課題 1: 本文の内容を2文で要約しなさい。
課題 2: 本文のうち、「JETROの支援により日本に」から「ルとなっていることが分かる。」に至るまでをすべて、一字も変えずに書き写しなさい。

JETROの支援により日本に拠点を設立した海外企業などを対象に、同機構が19年6~7月に実施したアンケート調査によると、日本でビジネスをする上での魅力の1位は「日本市場」。日本のマーケットそのものが魅力的ということだが、その中でも特に市場規模の大きさが評価されているという。
また2位は「優れた日本企業やパートナーの存在」、3位は「国家・社会の安定性」となっており、先述のトライコーの佐藤氏の指摘とも重なるが、世界経済の先行きに不透明さが増す中で日本市場の安定性も注目されているといえる。
ただ、課題もある。同じアンケートによると、日本でビジネス展開する上での阻害要因は「人材確保の難しさ」「外国語によるコミュニケーションの難しさ」などが上位。人材確保について特に困難と感じていることについても、「外国語能力のある人材の不足」が6割弱と最多で、日本国内の生産年齢人口の減少による人材不足感の高さに加え、言語面がハードルとなっていることが分かる。
言語については、海外企業の日本での人材採用時にも大きな課題となっている。リクルートグループのバイリンガル人材向け転職エージェント「RGFプロフェッショナルリクルートメントジャパン」(以下RGF)では、日本進出を目指す海外企業の支援も行っている。Industrial Division Directorの中澤邦拡氏は、「日本第一号」を探す際の企業側の苦労として、初めに「英語」を挙げる。

提供データ:
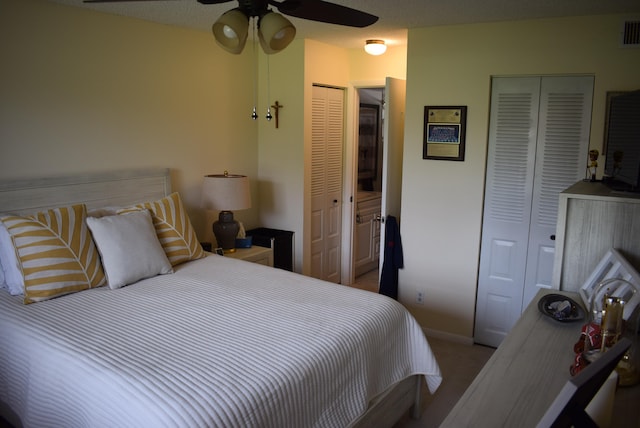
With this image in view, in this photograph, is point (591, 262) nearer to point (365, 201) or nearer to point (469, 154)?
point (469, 154)

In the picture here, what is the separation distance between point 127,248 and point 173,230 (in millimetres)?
438

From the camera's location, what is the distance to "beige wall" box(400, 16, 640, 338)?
330 cm

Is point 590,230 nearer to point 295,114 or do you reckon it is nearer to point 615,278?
point 615,278

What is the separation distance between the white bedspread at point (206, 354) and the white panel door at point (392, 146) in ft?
4.37

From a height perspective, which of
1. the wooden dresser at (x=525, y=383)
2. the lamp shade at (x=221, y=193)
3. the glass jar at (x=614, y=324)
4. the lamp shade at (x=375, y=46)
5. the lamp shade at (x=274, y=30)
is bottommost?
the wooden dresser at (x=525, y=383)

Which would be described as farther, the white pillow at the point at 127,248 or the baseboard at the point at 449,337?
the baseboard at the point at 449,337

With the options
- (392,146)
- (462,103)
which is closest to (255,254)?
(392,146)

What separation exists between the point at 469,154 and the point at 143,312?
2531 millimetres

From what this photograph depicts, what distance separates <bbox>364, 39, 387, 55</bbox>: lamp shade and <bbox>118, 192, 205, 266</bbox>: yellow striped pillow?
6.84 feet

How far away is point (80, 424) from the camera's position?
6.23 feet

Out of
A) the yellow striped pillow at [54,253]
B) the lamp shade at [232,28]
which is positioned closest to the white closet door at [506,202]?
the lamp shade at [232,28]

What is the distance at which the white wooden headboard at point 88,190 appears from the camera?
9.72ft

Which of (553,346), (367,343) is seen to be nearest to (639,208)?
(553,346)

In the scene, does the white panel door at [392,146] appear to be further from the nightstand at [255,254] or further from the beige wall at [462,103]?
the nightstand at [255,254]
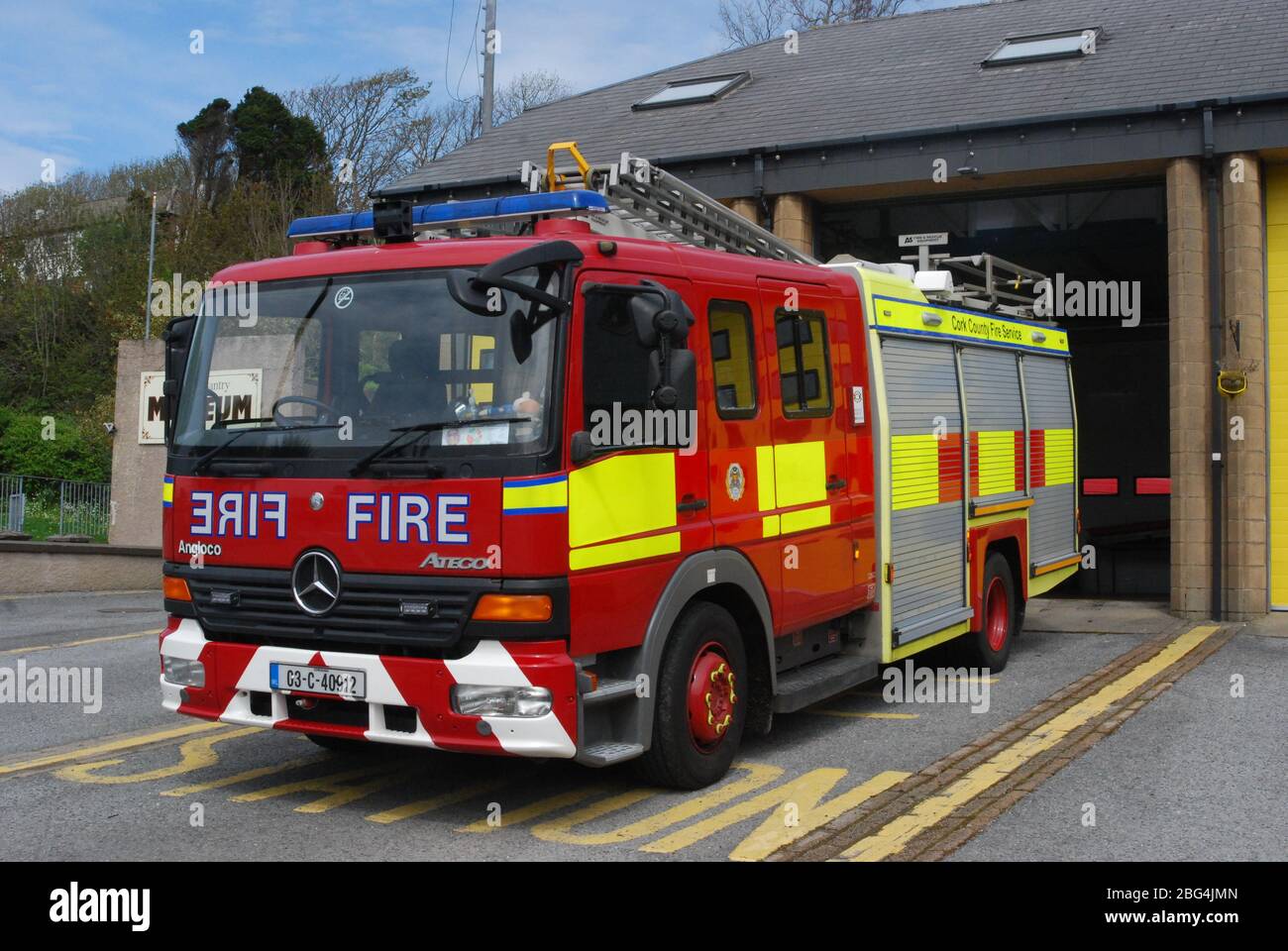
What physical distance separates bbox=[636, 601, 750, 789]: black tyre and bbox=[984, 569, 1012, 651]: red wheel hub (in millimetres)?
3925

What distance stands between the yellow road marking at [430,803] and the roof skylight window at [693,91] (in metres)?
13.4

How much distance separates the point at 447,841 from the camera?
548 cm

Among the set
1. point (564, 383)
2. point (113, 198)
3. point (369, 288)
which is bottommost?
point (564, 383)

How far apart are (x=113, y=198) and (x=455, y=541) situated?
131 feet

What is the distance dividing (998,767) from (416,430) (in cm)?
359

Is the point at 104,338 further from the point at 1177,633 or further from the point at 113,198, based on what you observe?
the point at 1177,633

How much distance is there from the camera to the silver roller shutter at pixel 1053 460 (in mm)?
10992

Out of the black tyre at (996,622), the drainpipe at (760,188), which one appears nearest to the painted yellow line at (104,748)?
the black tyre at (996,622)

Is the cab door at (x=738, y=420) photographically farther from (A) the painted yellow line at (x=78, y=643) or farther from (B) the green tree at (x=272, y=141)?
(B) the green tree at (x=272, y=141)

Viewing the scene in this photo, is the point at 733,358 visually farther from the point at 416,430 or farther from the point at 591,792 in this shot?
the point at 591,792

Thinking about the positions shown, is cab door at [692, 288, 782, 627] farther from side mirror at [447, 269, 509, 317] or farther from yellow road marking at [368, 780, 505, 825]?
yellow road marking at [368, 780, 505, 825]
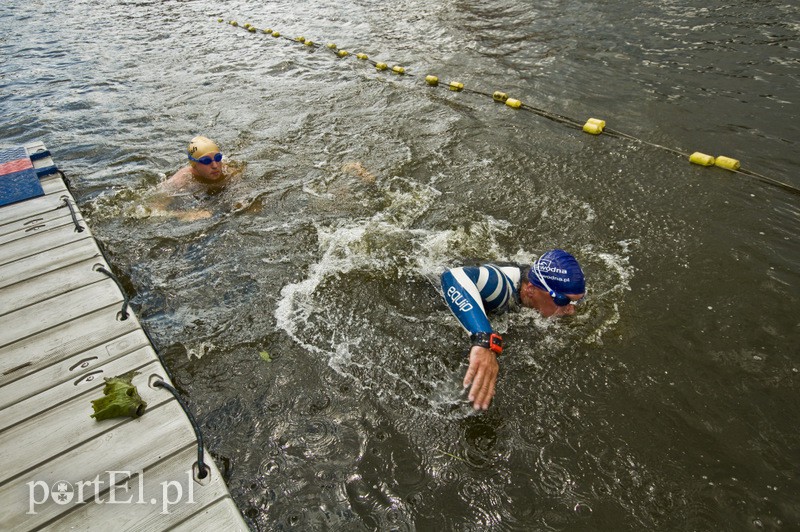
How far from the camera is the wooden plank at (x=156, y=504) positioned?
7.14 feet

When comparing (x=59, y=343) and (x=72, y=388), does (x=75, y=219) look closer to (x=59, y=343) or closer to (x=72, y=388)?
(x=59, y=343)

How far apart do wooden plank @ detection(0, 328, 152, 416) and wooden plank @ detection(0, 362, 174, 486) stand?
263 mm

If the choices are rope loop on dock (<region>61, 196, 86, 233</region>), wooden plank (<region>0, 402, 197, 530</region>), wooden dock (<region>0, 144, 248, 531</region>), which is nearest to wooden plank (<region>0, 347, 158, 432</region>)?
wooden dock (<region>0, 144, 248, 531</region>)

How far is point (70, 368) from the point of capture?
313 cm

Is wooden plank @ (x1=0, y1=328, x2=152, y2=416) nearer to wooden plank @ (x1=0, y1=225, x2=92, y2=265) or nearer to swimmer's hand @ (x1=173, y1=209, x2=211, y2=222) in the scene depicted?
wooden plank @ (x1=0, y1=225, x2=92, y2=265)

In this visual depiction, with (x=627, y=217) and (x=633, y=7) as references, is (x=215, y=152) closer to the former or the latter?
(x=627, y=217)

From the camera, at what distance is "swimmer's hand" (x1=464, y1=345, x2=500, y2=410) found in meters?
2.94

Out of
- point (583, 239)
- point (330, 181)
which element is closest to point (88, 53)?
point (330, 181)

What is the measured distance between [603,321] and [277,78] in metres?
9.43

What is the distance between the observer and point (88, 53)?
43.2 ft

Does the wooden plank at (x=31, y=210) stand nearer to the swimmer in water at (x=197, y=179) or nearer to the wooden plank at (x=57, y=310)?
the swimmer in water at (x=197, y=179)

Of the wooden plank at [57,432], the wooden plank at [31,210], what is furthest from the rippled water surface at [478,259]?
the wooden plank at [57,432]

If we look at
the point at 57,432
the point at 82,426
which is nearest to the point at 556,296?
the point at 82,426

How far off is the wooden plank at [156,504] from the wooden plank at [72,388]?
35.3 inches
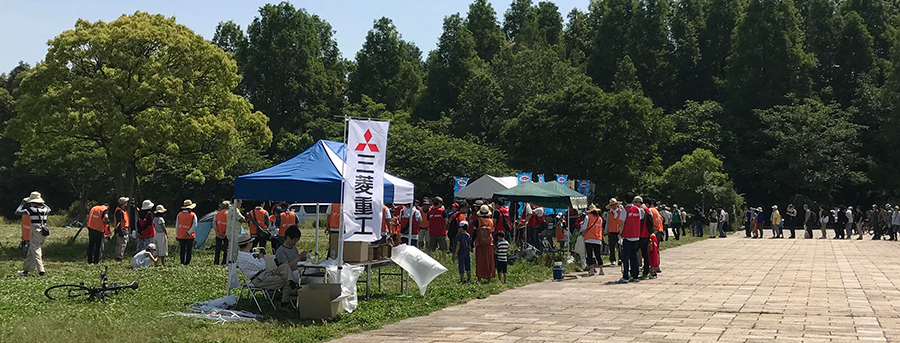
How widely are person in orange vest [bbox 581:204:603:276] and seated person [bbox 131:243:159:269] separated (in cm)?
899

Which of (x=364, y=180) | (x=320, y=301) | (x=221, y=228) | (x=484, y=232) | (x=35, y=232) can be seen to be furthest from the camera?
(x=221, y=228)

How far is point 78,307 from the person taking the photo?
1113 centimetres

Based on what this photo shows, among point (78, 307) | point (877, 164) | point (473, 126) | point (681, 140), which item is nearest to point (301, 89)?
point (473, 126)

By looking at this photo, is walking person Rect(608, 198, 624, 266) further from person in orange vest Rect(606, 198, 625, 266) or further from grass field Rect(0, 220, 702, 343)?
grass field Rect(0, 220, 702, 343)

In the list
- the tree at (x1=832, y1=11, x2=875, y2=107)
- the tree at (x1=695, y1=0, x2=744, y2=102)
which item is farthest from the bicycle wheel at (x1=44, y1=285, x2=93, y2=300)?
the tree at (x1=695, y1=0, x2=744, y2=102)

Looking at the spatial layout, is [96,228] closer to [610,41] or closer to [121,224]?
[121,224]

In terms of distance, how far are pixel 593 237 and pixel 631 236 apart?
148 cm

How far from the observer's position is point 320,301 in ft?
34.3

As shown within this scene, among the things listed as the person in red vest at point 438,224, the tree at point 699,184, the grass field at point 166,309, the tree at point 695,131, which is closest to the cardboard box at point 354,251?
the grass field at point 166,309

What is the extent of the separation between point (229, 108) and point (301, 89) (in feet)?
142

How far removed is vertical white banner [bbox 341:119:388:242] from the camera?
11.2m

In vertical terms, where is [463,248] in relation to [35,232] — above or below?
below

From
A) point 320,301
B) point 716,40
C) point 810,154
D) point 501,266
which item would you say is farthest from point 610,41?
point 320,301

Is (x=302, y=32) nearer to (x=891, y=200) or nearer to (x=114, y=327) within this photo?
(x=891, y=200)
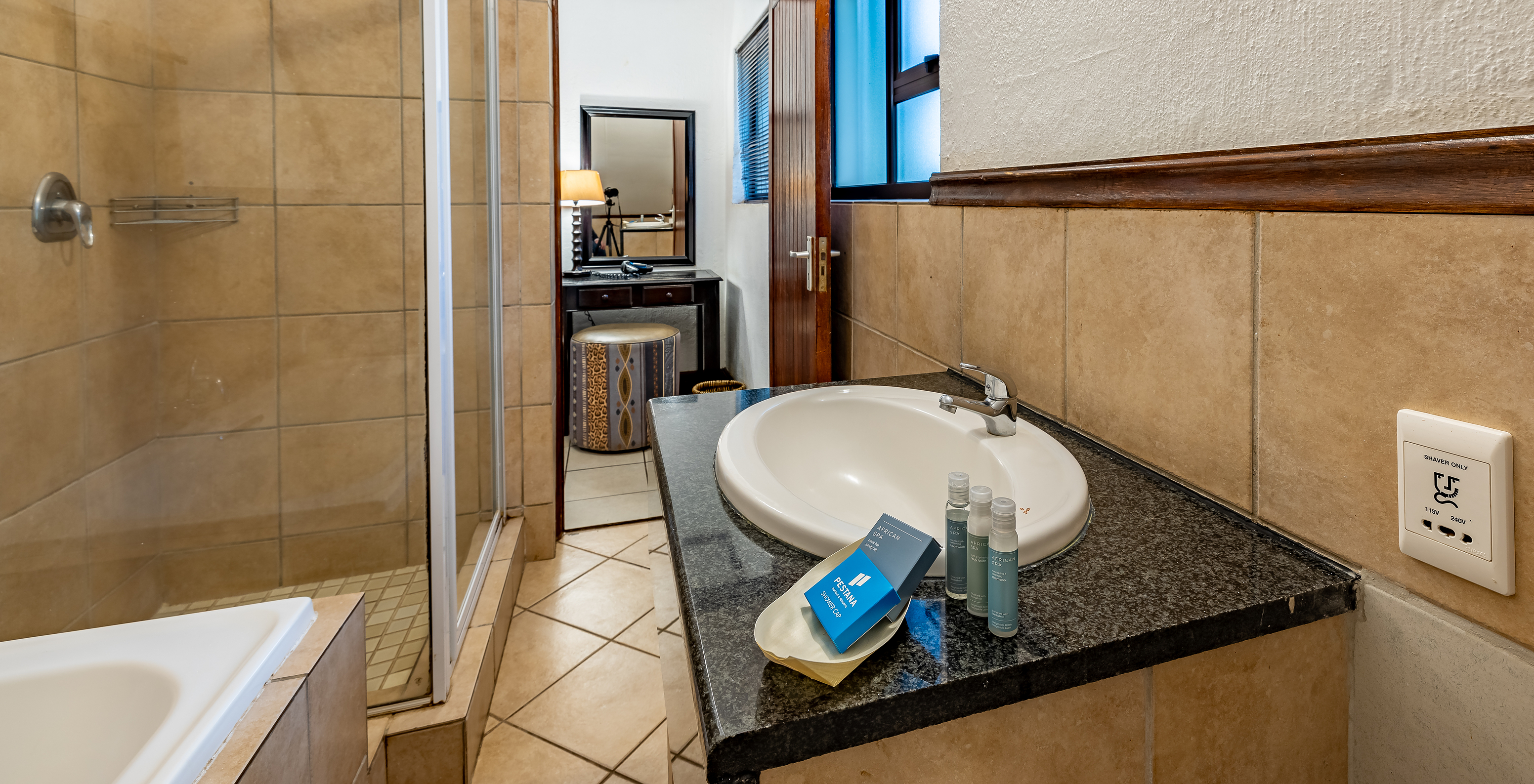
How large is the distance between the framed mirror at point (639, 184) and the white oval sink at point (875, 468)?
329 centimetres

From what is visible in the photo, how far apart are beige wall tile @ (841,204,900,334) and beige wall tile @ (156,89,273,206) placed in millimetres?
1384

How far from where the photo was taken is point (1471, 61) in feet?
1.72

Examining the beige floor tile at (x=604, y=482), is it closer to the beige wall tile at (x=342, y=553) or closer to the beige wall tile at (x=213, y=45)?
the beige wall tile at (x=342, y=553)

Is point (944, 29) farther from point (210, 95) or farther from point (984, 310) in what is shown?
point (210, 95)

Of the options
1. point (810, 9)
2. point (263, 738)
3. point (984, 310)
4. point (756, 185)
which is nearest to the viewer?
point (263, 738)

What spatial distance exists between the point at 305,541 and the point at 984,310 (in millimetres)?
1503

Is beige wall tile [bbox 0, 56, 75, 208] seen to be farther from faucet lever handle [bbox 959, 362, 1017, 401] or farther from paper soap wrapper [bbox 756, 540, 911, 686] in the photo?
faucet lever handle [bbox 959, 362, 1017, 401]

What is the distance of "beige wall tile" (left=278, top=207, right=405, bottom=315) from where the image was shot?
1491 mm

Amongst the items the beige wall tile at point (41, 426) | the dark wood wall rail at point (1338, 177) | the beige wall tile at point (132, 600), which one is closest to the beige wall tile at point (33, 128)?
the beige wall tile at point (41, 426)

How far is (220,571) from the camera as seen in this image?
146cm

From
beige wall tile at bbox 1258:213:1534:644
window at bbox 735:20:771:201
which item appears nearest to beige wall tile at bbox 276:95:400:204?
beige wall tile at bbox 1258:213:1534:644

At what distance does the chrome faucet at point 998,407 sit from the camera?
0.96 meters

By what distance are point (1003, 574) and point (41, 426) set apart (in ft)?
5.01

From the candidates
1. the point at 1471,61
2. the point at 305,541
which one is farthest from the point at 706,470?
the point at 305,541
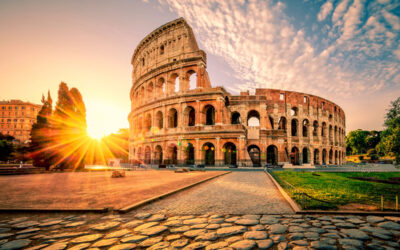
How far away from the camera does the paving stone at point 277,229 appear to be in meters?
3.45

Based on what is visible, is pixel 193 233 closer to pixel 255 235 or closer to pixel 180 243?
→ pixel 180 243

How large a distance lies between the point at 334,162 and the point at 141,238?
4667 cm

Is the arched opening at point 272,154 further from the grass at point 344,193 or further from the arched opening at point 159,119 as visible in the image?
the grass at point 344,193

解答例 1: JETROのアンケート調査によると、海外企業が日本でビジネスをする上での魅力は、1位が特に市場規模の大きさが評価された「日本市場」、2位が「優れた日本企業やパートナーの存在」、3位が「国家・社会の安定性」だった。一方で、阻害要因としては「人材確保の難しさ」や「外国語によるコミュニケーションの難しさ」などが上位に挙がり、言語は海外企業が日本で人材を採用する際にも大きな課題となっている。

解答例 2:
JETROの支援により日本に拠点を設立した海外企業などを対象に、同機構が19年6~7月に実施したアンケート調査によると、日本でビジネスをする上での魅力の1位は「日本市場」。日本のマーケットそのものが魅力的ということだが、その中でも特に市場規模の大きさが評価されているという。
また2位は「優れた日本企業やパートナーの存在」、3位は「国家・社会の安定性」となっており、先述のトライコーの佐藤氏の指摘とも重なるが、世界経済の先行きに不透明さが増す中で日本市場の安定性も注目されているといえる。
ただ、課題もある。同じアンケートによると、日本でビジネス展開する上での阻害要因は「人材確保の難しさ」「外国語によるコミュニケーションの難しさ」などが上位。人材確保について特に困難と感じていることについても、「外国語能力のある人材の不足」が6割弱と最多で、日本国内の生産年齢人口の減少による人材不足感の高さに加え、言語面がハードルとなっていることが分かる。